Write a continuation of the post below about whether to end the 2.2.x branch, picking up right after its final sentence.

§ **Excerpted passage**:

◆ ◆ ◆ ◆

What we need to know for the 2.2.x branch is basically this:


Developers (committers or not):

[Y] I am willing to help resolve security issues in the 2.2.x branch.
[Y] I am willing to help address non-security issues in the 2.2.x
branch.

PMC members:

[  ] I am willing to test and vote on proposed 2.2.x releases.






Re: 2.2 and 2.4 and 2.6/3.0

2015-05-27 Thread Jeff Trawick
On Wed, May 27, 2015 at 8:54 AM, Jim Jagielski j...@jagunet.com wrote:

 Anyone else think it's time to EOL 2.2 and focus
 on 2.4 and the next gen? My thoughts are that http/2
 and mod_h2 will drive the trunk design efforts and so
 it would be nice to focus energy on 2.4 and later...


People here focus their energy on whatever they want.  It takes a small
number of people to keep a stable branch going (technically 3, but in
practice a slightly higher number).  Instead of the group choosing EOL or
only-security-fixes-of-some-minimal-severity or something else for a stable
branch based on what many people think is interesting to them for whatever
reason, I think that the project should limit its concern to ensuring that
the community understands the state of the branch and that it is EOL-ed
when a sufficient number of people don't care.

What we need to know for the 2.2.x branch is basically this:

Developers (committers or not):

[  ] I am willing to help resolve security issues in the 2.2.x branch.
[  ] I am willing to help address non-security issues in the 2.2.x branch.

PMC members:

[  ] I am willing to test and vote on proposed 2.2.x releases.

Maybe this comes up to the same answer, maybe not.

◆ ◆ ◆ ◆

§ **Supplied data**:
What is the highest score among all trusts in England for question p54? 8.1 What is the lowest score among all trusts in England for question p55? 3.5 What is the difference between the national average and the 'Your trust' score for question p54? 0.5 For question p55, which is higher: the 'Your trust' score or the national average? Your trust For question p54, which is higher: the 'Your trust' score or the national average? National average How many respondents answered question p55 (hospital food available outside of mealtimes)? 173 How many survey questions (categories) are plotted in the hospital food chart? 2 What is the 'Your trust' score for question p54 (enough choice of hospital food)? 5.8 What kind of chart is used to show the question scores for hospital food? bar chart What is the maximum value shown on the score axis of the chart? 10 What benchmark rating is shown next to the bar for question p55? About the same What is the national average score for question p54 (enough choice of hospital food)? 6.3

◆ ◆ ◆ ◆

§ **Answer for the task**:
(This is not a call for vote; I'm suggesting a very different mindset
towards 2.2.x from nice to focus energy on and time to EOL 2.2 and focus
on.)

-- 
Born in Roswell... married an alien...
http://emptyhammock.com/


Re: 2.2 and 2.4 and 2.6/3.0

2015-05-27 Thread Jim Jagielski
 
 Focus your energy on anything you like.
 

Can't grok whether that's snarky or not... I'll assume not :)


Re: 2.2 and 2.4 and 2.6/3.0

2015-05-27 Thread Jim Jagielski
My point is that if we EOL 2.2 (with some definition of EOL)
then people on 2.2 (or earlier) will have some *real* incentive
to move off of 2.2 towards 2.4 (or later)...

Basically, we need something to kick people off 2.2
and get them to 2.4. By stating that 2.2 will ONLY get
security related fixes and no new features or improvements,
and that 2.2 will be EOL by 201X, that will be encouragement.
That, of course, assumes that we care one way or another
about moving people to a more up-to-date and performant
httpd, as well as whatever the future holds for httpd.

FWIW: It was this month's PMC status report which kind of
  spurred this email.

 On May 27, 2015, at 11:34 AM, William A Rowe Jr wr...@rowe-clan.net wrote:
 
 On Wed, May 27, 2015 at 7:54 AM, Jim Jagielski j...@jagunet.com wrote:
 Anyone else think it's time to EOL 2.2 and focus
 on 2.4 and the next gen?
 
 Nope, we'll let the internet speak for itself -
 
 http://w3techs.com/technologies/history_details/ws-apache/2
 
 We are nowhere near close enough to the inflection point of that graph to 
 justify starting the 12 month EOL clock (which has been our traditional 
 countdown, same as the Tomcat project).
 
 My thoughts are that http/2
 and mod_h2 will drive the trunk design efforts and so
 
 That sounds about right.  I'm personally interested in 3.0 - refactoring on 
 trunk to clean up the evolution of httpd since 2.0.36.  That was when we 
 froze MMN majors, so many many bits are now shoehorned into the server in 
 very awkward manners.  This will make backports to 2.4 more complex, however.
  
 it would be nice to focus energy on 2.4 and later...
 
 Focus your energy on anything you like.
 



Re: 2.2 and 2.4 and 2.6/3.0

2015-05-27 Thread Jim Jagielski

 
 Developers (committers or not):
 
 [Y] I am willing to help resolve security issues in the 2.2.x branch.
 [N] I am willing to help address non-security issues in the 2.2.x branch.
 
 PMC members:
 
 [Y] I am willing to test and vote on proposed 2.2.x releases.

Only security ones.

 
 Maybe this comes up to the same answer, maybe not.
 

I know you said this is not a call for a vote, but: :)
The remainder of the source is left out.